With the emergence of deep learning in recent years, nonconvex optimization has gained more interest and focus, but its nonconvex properties bring us great challenges in algorithm design. Our goal is to develop algorithms that have second-order convergence and affordable complexity so that they can be used for large-scale problems. Therefore, we’ll exploit negative curvature with adaptive sampling strategy. First, we provide the convergence result for the deterministic setting where the gradients and Hessians are inexact. In the second part, I want to show our result in the stochastic setting where the gradients are constructed by random samples. Except for the theory part, I’ll also talk about our practical algorithm which is the Newton-CG method with negative curvature detection and adaptive sampling. Our experiment results on different nonconvex problems are shown after that.

214:30 — Solving large-scale nonlinear least-squares with random Gauss-Newton models

We address the solution of large-scale nonlinear least-squares problems by stochastic Gauss-Newton methods combined with a line-search strategy. The algorithms proposed have per-iteration computational complexity lower than classical deterministic methods, due to the employment of random models inspired by randomized linear algebra tools.
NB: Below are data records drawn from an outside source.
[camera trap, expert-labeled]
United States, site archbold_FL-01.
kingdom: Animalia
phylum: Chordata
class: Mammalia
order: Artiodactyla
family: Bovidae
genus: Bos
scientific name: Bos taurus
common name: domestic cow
Under suitable assumptions, the stochastic optimization procedures can achieve a desired level of accuracy in the first-order optimality condition. We discuss the construction of the random models and the iteration complexity results to drive the gradient below a prescribed accuracy, then we present results from our computational experience.
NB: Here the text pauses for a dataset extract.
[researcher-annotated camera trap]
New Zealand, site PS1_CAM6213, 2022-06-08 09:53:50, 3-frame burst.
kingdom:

315:00 — A stochastic gradient method with variance control and variable learning rate for Deep Learning

In this talk we present a stochastic gradient algorithm which rules the increase of the mini-batch size in a predefined fashion and automatically adjusts the learning rate by means of a monotone or non-monotone line search procedure. The mini-batch size is incremented at a suitable a priori rate throughout the iterative process in order that the variance of the stochastic gradients is progressively reduced. The a priori rate is not subject to restrictive assumptions, allowing for the possibility of a slow increase in the mini-batch size. On the other hand, the learning rate can non-monotonically vary along the iterations, as long as it is appropriately bounded. Convergence results for the proposed method are provided for both convex and non convex objective functions. Moreover it can be proved that the algorithm enjoys a global linear rate of convergence on strongly convex functions. The low per-iteration cost, the limited memory requirements and the robustness against the hyperparameters setting make the suggested approach well-suited for implementation within the deep learning framework, also for GPGPU-equipped architectures. Numerical results on training deep neural networks for multi-class image classification show a promising behaviour of the proposed scheme with respect to similar state of the art competitors.
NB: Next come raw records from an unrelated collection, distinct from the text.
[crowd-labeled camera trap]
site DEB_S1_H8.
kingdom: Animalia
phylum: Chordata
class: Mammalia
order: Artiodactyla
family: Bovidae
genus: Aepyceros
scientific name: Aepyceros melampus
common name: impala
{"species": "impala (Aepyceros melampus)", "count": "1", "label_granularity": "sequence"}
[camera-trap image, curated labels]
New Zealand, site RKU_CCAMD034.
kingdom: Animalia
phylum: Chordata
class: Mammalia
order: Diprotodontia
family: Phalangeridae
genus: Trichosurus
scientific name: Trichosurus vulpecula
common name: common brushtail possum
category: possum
415:30 — Probabilistic Trust Region method for solving Multi-objective Problems

The problem considered is a multi-objective optimization problem, in which the goal is to find an optimal value of a vector function representing various criteria. An algorithm which utilizes trust region framework with probabilistic model functions able to cope with noisy problems and approximate functions and their derivatives is derived and analysed. We prove the almost sure convergence of the proposed algorithm to a Pareto critical point if the model functions are good approximations in probabilistic sense. Numerical results demonstrate effectiveness of the probabilistic trust region by comparing it to competitive stochastic multi-objective solvers. The application in supervised machine learning is showcased by training non discriminatory Logistic Regression models on different size data groups. Additionally, we use several test examples with irregularly shaped fronts to exibit the efficiency of the algorithm.